Recently North Korea has been hit hard for its alarming abuses of human rights compared to “Nazi acts” in the publication of the U.N. Commission of Inquiry on Human Rights in the DPRK and the annual human rights report by the U.S. State Department. Secretary of State John Kerry said North Korea is an “evil and cruel” state after he read the reports.

The human rights situation in North Korea has been an issue for decades, yet no effective measures have been developed to improve the situation. The North Koreans, as well as the Chinese, claim the ways they treat their people are their internal affairs. The North sees pressure on human rights as another scheme to undermine the roots of its viability.

Last week North Korean leader Kim Jong-un held a massive indoctrination class for thousands of his propaganda workers to enlist people’s support for his monolithic leadership inherited from his father and grandfather. This event was seen two different ways in Seoul: as a sign of weakening leadership or a sign of further power consolidation.

Kim Jong-un also reportedly said, “Put up two to three folds of “mosquito nets” to prevent penetration of evil elements of capitalism,” ― including outside information, “decadent” lifestyles, and individual greed that all weaken loyalty to the state. Some DPRK representatives have said in the past, “We don’t want to follow the Chinese model because it would bring us such typical vices of capitalism as organized crimes, corruption, drugs and prostitution.”

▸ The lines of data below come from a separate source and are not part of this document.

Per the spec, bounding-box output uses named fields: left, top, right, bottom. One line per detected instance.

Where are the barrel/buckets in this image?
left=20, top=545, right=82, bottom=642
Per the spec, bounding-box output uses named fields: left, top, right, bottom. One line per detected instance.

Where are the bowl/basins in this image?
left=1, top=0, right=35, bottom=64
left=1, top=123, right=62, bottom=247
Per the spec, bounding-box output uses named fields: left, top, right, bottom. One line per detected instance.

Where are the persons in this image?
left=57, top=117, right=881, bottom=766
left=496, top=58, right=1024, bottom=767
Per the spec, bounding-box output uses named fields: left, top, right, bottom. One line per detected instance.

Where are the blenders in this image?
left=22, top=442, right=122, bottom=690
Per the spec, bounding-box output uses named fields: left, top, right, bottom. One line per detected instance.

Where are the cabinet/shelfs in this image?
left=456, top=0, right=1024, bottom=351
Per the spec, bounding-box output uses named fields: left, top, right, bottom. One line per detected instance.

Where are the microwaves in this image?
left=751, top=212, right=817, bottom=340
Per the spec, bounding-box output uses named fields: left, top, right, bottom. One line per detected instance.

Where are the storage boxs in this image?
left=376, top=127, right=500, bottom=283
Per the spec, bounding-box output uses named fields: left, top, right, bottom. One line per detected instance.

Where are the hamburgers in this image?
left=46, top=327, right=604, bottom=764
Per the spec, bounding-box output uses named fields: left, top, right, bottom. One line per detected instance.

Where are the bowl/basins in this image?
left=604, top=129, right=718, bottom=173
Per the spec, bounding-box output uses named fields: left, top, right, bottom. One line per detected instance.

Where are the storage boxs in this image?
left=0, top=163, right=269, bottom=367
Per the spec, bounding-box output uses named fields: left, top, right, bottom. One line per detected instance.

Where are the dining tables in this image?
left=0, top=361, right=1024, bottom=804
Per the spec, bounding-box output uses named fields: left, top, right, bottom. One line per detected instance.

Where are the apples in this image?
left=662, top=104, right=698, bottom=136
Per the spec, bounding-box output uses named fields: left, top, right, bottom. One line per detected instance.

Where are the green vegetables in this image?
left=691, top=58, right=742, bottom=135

Whatever views one might have of North Korea, how much one might dislike its system, and how unreal it may sound, the existence of the North Korean regime is real and one cannot envision a peaceful future by ignoring it. There is no paradise on earth. People are struggling to have a better life everywhere in the world.

As a minimum, life without war is the best blessing for humans and human rights, considering the numbers of people killed in the recent wars ― 3 million in the Korean War, and 2.5 to 3 million in Vietnam. What’s your take?

The author is a visiting scholar at the Ilmin Institute of International Relations at Korea University, a visiting professor at the University of North Korean Studies and an ICAS fellow in the U.S.